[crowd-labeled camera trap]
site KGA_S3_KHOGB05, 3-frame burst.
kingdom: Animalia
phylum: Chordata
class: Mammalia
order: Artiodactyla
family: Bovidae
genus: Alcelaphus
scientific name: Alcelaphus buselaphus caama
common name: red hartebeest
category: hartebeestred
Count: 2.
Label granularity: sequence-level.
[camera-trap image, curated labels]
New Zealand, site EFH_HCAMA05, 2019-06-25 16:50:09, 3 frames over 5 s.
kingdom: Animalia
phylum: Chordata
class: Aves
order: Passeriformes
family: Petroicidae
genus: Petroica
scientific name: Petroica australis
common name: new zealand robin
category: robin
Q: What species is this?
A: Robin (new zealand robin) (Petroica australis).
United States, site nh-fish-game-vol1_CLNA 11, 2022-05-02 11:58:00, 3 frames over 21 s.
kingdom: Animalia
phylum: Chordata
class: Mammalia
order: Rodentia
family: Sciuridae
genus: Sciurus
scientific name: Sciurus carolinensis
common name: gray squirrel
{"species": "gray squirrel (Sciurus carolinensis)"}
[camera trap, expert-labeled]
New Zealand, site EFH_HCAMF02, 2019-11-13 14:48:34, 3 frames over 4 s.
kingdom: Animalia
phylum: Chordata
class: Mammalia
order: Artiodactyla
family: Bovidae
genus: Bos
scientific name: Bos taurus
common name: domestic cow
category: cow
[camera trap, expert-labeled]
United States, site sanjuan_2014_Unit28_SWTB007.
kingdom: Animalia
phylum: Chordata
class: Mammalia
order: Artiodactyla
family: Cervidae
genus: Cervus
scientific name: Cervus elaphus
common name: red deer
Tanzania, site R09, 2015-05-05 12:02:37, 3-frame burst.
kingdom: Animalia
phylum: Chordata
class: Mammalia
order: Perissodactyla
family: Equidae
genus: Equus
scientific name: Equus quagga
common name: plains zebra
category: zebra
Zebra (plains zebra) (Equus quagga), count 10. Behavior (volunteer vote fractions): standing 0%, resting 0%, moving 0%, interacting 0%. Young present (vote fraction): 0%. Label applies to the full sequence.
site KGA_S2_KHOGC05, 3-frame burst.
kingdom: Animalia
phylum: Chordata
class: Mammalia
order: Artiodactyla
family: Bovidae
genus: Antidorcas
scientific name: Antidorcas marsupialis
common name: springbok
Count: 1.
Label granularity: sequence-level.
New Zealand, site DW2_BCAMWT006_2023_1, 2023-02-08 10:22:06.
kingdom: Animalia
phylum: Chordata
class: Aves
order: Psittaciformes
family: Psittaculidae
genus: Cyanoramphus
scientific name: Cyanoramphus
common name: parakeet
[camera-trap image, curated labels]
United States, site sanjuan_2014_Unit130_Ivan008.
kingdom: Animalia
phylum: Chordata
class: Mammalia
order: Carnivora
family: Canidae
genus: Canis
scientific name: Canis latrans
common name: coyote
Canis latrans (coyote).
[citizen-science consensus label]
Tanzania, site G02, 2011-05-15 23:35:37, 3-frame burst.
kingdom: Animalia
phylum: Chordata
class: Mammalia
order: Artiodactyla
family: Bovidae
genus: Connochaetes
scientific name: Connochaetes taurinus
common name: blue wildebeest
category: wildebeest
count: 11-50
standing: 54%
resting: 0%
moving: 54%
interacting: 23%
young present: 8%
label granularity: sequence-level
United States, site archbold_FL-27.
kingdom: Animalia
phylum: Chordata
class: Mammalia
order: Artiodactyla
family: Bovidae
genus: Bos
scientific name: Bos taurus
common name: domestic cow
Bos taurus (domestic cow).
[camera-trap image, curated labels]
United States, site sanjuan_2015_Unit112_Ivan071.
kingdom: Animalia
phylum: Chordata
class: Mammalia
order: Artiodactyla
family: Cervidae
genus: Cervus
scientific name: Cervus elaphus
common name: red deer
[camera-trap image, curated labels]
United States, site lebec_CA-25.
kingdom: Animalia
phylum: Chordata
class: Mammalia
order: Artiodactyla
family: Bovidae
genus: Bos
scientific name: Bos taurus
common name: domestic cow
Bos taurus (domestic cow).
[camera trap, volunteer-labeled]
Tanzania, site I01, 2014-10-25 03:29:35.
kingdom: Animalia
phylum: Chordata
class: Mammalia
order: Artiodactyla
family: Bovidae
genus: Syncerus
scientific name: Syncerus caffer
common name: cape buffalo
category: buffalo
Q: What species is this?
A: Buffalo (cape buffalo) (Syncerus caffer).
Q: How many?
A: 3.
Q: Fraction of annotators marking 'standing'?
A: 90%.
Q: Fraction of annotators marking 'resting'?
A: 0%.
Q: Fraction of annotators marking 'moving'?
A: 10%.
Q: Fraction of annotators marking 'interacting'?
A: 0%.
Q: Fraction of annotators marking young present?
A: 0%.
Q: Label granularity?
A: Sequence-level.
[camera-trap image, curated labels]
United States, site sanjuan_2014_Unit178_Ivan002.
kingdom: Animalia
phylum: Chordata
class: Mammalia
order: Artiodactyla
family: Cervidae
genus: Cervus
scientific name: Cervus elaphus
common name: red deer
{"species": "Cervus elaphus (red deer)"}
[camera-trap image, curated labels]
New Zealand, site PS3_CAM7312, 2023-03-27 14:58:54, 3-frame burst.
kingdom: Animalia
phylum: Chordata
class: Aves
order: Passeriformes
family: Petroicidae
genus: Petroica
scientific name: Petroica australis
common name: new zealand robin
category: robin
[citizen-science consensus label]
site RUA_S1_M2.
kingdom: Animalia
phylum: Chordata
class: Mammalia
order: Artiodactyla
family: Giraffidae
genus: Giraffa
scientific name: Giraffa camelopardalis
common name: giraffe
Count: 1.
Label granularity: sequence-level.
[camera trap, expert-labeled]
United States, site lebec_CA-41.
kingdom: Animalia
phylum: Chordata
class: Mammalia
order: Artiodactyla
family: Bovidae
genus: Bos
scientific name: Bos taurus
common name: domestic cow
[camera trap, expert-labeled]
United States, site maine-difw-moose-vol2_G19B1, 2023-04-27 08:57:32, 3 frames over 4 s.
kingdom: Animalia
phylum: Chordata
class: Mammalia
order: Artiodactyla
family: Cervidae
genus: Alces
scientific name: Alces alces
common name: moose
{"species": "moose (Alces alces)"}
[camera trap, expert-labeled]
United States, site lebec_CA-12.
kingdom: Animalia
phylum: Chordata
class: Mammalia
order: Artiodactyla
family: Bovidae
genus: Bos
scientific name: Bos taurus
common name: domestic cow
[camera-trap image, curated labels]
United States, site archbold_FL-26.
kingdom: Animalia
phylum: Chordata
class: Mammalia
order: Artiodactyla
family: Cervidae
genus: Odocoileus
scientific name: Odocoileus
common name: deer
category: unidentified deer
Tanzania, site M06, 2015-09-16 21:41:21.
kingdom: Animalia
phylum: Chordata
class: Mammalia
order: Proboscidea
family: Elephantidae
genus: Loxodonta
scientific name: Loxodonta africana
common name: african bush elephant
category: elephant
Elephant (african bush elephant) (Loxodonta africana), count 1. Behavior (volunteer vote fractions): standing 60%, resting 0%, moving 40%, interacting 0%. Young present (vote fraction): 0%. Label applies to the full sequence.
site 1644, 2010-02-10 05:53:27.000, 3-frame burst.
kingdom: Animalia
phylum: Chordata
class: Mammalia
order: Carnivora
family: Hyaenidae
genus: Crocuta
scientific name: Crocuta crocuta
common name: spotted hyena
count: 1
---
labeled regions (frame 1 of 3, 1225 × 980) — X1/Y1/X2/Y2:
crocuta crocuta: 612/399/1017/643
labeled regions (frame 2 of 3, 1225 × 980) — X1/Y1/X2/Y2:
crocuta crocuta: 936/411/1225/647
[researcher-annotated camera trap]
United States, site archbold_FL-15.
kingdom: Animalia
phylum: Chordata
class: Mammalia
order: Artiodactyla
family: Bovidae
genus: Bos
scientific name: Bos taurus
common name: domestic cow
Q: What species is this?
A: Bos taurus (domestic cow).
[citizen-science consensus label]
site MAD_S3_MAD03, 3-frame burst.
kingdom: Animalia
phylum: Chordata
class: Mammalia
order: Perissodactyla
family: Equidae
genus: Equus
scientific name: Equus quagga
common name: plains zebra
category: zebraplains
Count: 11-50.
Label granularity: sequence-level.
──────
**Problem requirements**
Write down, word for word, the lines above from the one containing "category: buffalo" through the one containing "Q: Fraction of annotators marking 'interacting'?", both ends included.

**Task answer**
category: buffalo
Q: What species is this?
A: Buffalo (cape buffalo) (Syncerus caffer).
Q: How many?
A: 3.
Q: Fraction of annotators marking 'standing'?
A: 90%.
Q: Fraction of annotators marking 'resting'?
A: 0%.
Q: Fraction of annotators marking 'moving'?
A: 10%.
Q: Fraction of annotators marking 'interacting'?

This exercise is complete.